◆ Data to use

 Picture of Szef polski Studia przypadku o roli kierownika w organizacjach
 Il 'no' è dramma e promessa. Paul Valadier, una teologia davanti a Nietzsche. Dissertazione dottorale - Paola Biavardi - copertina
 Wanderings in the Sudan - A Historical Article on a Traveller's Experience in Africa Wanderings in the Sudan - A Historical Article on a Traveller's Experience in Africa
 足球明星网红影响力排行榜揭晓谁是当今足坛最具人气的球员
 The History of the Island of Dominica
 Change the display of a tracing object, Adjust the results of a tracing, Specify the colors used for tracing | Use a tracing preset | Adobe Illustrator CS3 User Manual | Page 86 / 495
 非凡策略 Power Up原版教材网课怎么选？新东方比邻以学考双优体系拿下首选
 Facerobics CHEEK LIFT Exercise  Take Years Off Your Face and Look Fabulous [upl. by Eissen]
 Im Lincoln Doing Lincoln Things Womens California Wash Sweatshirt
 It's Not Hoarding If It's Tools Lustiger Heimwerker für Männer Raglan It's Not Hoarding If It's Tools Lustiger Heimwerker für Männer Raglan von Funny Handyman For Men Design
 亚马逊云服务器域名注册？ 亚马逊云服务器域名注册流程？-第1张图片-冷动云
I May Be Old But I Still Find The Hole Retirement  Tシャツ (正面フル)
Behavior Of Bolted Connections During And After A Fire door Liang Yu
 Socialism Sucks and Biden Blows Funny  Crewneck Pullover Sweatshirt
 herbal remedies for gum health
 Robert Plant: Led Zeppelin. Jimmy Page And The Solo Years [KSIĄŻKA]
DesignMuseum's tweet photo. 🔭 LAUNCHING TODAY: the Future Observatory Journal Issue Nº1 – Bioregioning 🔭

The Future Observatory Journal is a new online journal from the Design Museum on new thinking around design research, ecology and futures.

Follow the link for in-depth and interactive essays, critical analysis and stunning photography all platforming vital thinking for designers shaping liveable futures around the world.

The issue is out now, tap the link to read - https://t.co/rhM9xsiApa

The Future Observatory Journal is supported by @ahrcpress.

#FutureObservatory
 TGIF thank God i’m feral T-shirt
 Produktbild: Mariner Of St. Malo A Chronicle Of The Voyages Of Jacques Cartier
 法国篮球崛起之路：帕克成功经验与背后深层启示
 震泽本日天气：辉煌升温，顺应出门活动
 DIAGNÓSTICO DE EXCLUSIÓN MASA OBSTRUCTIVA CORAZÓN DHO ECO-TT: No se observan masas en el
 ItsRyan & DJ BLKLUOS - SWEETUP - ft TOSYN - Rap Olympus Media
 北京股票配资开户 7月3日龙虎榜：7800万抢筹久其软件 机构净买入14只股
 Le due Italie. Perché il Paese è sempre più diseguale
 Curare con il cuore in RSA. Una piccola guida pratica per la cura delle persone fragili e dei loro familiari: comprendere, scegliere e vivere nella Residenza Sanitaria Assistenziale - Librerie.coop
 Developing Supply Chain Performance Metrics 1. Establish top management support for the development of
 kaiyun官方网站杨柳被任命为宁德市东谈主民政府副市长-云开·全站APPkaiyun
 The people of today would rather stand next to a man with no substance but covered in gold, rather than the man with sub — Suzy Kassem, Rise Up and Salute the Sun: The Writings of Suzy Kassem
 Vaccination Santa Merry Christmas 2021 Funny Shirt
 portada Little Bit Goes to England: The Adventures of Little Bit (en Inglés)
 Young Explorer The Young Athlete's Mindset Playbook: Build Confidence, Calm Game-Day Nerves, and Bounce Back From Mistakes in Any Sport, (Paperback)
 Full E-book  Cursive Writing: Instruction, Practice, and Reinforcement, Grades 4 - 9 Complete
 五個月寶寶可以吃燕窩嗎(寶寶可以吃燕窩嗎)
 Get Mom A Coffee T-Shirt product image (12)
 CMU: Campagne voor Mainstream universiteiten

◆ Problem description
The expected answer is an exact copy of the lines above, beginning at the line with "kaiyun官方网站杨柳被任" and ending at the line with "portada Little Bit", with both ends in.

◆ Task output
 kaiyun官方网站杨柳被任命为宁德市东谈主民政府副市长-云开·全站APPkaiyun
 The people of today would rather stand next to a man with no substance but covered in gold, rather than the man with sub — Suzy Kassem, Rise Up and Salute the Sun: The Writings of Suzy Kassem
 Vaccination Santa Merry Christmas 2021 Funny Shirt
 portada Little Bit Goes to England: The Adventures of Little Bit (en Inglés)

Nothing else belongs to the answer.